Третий маркер. Четвёртый. Пятый. Пространство – медленно, нехотя, как густая жидкость – отпускало. Стены раздвигались. Потолок – поднимался. Свет – бледнел. Они выходили из среднего слоя обратно во внешний, из коридоров обратно в купол, из тесного в бесконечное. Поле отступало – Корсакова чувствовала это: давление на лоб слабело, тошнота уходила, мысли прояснялись. Как подъём из воды – голова вынырнула, лёгкие расправились, мир стал резче.
Шестой маркер. Купол. Шлюз – впереди, два метра в диаметре, чёрная дыра в бледной стене, а за ней – звёзды.
– Рамирес – пульс? – Корсакова.
– Пятьдесят шесть, – Хассан. – Поднимается. Вроде… моргнул? Нет. Показалось.
Они достигли шлюза. Диафрагма открылась – бесшумно, как всегда. Космос – чёрный, настоящий, с настоящими звёздами и настоящими расстояниями. «Аргонавт» – в ста метрах, прожекторы, антенны, корпус, покрытый ионизационными следами. Родной. Знакомый. Человеческий.
Корсакова пропустила группу вперёд. Хассан с Рамиресом – первые. Чен, Фриш – за ними. Танака. Последней – она.
На пороге – обернулась.
Энийя стояла в глубине купола. Далеко. Неподвижно. Паттерны на её поверхности – медленные, ритмичные, спокойные. Она не пыталась следовать дальше. Она остановилась у порога, как остановилась бы у границы: здесь – её мир. Там – не её. Граница – не для неё. Для них.
Корсакова смотрела на Энийю. Энийя – если это было возможно для существа без глаз – смотрела на Корсакову. И в этом взгляде – не-взгляде – было то, что Чен назвал ожиданием. Терпение. Время.
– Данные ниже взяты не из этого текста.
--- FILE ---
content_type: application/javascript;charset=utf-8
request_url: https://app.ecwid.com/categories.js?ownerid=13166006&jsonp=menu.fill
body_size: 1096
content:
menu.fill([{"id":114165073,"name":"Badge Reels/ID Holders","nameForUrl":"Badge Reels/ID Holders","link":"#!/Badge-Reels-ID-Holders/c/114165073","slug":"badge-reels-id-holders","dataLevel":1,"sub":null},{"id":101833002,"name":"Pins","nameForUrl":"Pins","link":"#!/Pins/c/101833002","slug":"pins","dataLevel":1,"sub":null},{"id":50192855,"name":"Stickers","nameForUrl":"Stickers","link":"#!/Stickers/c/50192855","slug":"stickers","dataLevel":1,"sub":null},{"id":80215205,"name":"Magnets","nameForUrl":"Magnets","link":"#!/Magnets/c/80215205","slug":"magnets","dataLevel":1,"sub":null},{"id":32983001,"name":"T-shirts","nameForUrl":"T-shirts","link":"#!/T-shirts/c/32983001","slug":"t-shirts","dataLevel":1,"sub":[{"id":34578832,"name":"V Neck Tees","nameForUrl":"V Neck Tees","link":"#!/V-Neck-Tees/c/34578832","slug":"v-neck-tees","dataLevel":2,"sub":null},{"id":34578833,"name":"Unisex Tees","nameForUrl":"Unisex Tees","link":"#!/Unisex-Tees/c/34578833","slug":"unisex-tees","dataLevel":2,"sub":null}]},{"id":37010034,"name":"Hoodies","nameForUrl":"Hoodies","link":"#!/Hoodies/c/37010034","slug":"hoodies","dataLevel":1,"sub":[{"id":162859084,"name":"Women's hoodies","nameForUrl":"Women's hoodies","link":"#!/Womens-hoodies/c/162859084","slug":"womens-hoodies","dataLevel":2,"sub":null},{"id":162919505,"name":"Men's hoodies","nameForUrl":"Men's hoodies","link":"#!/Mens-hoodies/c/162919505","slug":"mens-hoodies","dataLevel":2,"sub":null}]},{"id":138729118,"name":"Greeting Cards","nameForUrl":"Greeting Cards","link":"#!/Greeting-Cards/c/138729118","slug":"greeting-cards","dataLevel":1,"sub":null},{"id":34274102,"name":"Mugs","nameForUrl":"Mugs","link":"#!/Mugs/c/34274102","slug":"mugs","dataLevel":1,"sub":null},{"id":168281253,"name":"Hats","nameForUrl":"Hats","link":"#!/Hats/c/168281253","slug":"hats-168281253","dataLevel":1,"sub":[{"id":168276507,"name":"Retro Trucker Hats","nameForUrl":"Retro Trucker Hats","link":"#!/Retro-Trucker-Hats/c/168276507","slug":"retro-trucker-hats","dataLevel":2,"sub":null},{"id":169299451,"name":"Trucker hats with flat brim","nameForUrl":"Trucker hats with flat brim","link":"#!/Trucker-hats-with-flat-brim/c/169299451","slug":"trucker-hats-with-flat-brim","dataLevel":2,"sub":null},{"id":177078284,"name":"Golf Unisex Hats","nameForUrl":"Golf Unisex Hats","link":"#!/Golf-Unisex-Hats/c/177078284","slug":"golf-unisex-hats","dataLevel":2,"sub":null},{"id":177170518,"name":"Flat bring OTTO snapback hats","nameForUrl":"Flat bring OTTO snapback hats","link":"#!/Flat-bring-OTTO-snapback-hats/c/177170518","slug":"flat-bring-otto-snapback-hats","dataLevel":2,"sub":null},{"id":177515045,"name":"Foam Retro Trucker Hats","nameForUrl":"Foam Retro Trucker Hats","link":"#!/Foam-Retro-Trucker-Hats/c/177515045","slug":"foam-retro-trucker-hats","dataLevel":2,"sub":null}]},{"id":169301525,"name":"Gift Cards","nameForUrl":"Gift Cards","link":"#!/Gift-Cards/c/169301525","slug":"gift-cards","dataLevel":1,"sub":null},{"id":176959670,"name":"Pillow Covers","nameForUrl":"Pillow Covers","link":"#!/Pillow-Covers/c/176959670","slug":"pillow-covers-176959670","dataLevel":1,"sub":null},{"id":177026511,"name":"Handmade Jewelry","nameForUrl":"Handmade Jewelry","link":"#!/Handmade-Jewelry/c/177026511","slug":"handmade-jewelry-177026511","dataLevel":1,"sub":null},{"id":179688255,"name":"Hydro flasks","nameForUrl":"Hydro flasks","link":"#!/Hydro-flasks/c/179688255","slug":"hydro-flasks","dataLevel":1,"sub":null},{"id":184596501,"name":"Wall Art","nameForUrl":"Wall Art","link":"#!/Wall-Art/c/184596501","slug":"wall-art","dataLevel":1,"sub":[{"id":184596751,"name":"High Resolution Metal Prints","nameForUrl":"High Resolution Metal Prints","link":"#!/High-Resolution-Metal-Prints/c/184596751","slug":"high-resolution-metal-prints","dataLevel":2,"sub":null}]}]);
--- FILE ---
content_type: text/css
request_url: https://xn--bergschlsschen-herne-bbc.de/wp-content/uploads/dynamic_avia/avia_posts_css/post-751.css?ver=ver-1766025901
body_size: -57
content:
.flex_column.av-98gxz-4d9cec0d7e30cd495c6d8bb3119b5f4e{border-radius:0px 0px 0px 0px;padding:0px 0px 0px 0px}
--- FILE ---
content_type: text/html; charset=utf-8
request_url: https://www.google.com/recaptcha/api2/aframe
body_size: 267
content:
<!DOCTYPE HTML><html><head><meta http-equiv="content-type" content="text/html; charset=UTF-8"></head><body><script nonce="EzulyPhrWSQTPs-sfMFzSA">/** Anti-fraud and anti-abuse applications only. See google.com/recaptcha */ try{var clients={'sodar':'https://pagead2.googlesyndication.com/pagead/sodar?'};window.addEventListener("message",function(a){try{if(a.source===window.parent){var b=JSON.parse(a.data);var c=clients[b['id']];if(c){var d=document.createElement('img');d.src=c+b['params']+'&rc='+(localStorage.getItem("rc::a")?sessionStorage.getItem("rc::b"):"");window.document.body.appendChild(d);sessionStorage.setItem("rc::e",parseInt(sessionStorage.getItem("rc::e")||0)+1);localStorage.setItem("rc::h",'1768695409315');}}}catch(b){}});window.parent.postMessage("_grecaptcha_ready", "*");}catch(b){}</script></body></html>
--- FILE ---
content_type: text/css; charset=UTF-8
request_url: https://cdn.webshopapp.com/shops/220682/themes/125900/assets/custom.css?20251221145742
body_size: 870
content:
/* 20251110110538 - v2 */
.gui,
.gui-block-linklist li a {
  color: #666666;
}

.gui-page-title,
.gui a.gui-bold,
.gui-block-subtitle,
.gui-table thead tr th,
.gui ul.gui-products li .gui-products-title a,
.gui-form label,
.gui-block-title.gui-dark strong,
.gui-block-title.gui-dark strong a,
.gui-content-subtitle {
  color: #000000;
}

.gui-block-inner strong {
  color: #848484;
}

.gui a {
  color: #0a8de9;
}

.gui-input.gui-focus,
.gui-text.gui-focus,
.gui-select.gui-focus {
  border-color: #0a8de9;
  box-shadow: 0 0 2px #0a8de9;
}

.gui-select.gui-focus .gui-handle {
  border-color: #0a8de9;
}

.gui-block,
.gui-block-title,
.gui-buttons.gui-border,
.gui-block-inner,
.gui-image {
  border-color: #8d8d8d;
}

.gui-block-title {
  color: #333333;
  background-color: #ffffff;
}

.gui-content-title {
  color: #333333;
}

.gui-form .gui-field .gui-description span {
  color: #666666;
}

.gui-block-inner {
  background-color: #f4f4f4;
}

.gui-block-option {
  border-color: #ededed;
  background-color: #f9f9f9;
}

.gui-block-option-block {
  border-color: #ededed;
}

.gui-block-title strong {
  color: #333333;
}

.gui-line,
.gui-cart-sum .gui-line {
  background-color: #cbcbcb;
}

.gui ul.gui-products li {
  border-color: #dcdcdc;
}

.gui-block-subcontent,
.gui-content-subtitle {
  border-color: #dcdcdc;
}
Бесконечное, нечеловеческое, безразличное к секундам, минутам, годам. Ожидание, которое переживёт звёзды.
Диафрагма закрылась.
Рамирес очнулся через четыре часа.
Корсакова сидела в медотсеке «Аргонавта» – крошечном помещении, больше похожем на стенной шкаф, с откидной медкойкой и набором оборудования, закреплённого на стенах магнитными полосами. Рамирес лежал – был пристёгнут – на койке. Его скафандр сняли; под ним – стандартный подкомбинезон, пропитанный потом, прилипший к телу, как вторая кожа. Его лицо было бледным, но уже не белым – бледным нормально, по-человечески. Монитор над койкой показывал пульс: шестьдесят восемь. Энцефалограмму: активность восстанавливалась. Медленно, неровно – всплески, провалы, снова всплески, – но восстанавливалась.
Он открыл глаза.
Первое, что он увидел, – лицо Корсаковой. Она сидела в полуметре, на откидном стуле, локти на коленях, руки сцеплены. Она ждала. Четыре часа. Не потому что не было дел – дел было на три жизни. Потому что это был её человек, и он лежал в медотсеке, и она не могла быть в другом месте.
– Майор, – сказал Рамирес. Голос – хриплый, тихий, как после долгого сна. – Что…
– Тебя вырубило. Поле.
Пауза. Он обрабатывал. Его глаза – тёмные, чуть мутные – двигались: потолок, стены, монитор, Корсакова. Пазл собирался.
– Оружие, – сказал он. Не вопрос. Понимание. – Потянулся за флешеттой.
– Да.
– Не контролировал. Рефлекс. Увидел… – Он замолчал. Сглотнул. – Увидел «Калипсо». Не её. Не… Энийю. Увидел абордажника. И тело… само.